[Start Material for the task]

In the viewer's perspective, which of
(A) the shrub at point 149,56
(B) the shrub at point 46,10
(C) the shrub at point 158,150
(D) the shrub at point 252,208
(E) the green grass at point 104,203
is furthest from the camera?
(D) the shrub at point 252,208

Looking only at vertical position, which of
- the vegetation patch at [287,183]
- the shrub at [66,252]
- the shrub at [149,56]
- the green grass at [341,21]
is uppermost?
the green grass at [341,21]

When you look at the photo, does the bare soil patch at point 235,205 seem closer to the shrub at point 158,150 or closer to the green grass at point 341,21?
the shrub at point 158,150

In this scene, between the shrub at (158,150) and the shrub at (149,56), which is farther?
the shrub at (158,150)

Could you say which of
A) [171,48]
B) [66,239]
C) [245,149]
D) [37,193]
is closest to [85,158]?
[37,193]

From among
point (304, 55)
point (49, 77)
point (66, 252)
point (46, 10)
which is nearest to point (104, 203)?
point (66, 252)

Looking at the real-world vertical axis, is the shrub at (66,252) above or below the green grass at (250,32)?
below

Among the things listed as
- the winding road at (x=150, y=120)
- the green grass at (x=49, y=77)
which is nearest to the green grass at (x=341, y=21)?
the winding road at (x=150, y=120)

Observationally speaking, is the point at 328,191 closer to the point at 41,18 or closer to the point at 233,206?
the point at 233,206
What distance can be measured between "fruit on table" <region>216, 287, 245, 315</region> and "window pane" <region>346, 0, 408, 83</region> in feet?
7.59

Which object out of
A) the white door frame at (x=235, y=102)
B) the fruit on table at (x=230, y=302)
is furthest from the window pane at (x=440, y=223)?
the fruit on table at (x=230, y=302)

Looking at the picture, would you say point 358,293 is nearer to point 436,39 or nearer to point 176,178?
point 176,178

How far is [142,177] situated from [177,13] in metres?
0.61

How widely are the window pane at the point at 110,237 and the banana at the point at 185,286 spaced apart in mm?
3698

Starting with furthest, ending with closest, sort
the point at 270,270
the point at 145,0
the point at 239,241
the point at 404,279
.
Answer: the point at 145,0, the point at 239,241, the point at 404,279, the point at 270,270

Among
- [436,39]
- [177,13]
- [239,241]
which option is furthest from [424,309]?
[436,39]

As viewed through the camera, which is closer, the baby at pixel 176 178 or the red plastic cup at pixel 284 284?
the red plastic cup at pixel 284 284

[End Material for the task]

§ **Given task**: Copy out every one of the lines above word for word, changing nothing.

§ **Output for this task**:
In the viewer's perspective, which of
(A) the shrub at point 149,56
(B) the shrub at point 46,10
(C) the shrub at point 158,150
(D) the shrub at point 252,208
(E) the green grass at point 104,203
is furthest from the camera?
(D) the shrub at point 252,208

Looking only at vertical position, which of
- the vegetation patch at [287,183]
- the shrub at [66,252]
- the shrub at [149,56]
- the green grass at [341,21]
is uppermost?
the green grass at [341,21]

When you look at the photo, does the bare soil patch at point 235,205 seem closer to the shrub at point 158,150 or closer to the green grass at point 341,21?
the shrub at point 158,150

In this scene, between the shrub at (158,150) and the shrub at (149,56), which is farther?
the shrub at (158,150)

Could you say which of
A) [171,48]
B) [66,239]
C) [245,149]
D) [37,193]
is closest to [85,158]?
[37,193]

From among
point (304, 55)
point (49, 77)
point (66, 252)
point (46, 10)
which is nearest to point (104, 203)?
point (66, 252)

Looking at the real-world vertical axis, is the shrub at (66,252) above or below the green grass at (250,32)?
below

Among the things listed as
- the winding road at (x=150, y=120)
- the green grass at (x=49, y=77)
which is nearest to the green grass at (x=341, y=21)?
the winding road at (x=150, y=120)

Observationally speaking, is the point at 328,191 closer to the point at 41,18 or closer to the point at 233,206?
the point at 233,206
What distance can be measured between "fruit on table" <region>216, 287, 245, 315</region> and "window pane" <region>346, 0, 408, 83</region> in feet?
7.59

Which object out of
A) the white door frame at (x=235, y=102)
B) the fruit on table at (x=230, y=302)
is furthest from the window pane at (x=440, y=223)?
the fruit on table at (x=230, y=302)

Looking at the picture, would you say point 358,293 is nearer to point 436,39 or nearer to point 176,178?
point 176,178

How far is [142,177] situated from [177,13] in metres?
0.61

How widely are the window pane at the point at 110,237 and the banana at the point at 185,286 spaced apart in mm?
3698

Starting with furthest, ending with closest, sort
the point at 270,270
the point at 145,0
the point at 239,241
the point at 404,279
.
Answer: the point at 145,0, the point at 239,241, the point at 404,279, the point at 270,270

Among
- [436,39]
- [177,13]
- [239,241]
which option is furthest from [424,309]?
[436,39]

As viewed through the camera, which is closer, the baby at pixel 176 178 or the red plastic cup at pixel 284 284?
the red plastic cup at pixel 284 284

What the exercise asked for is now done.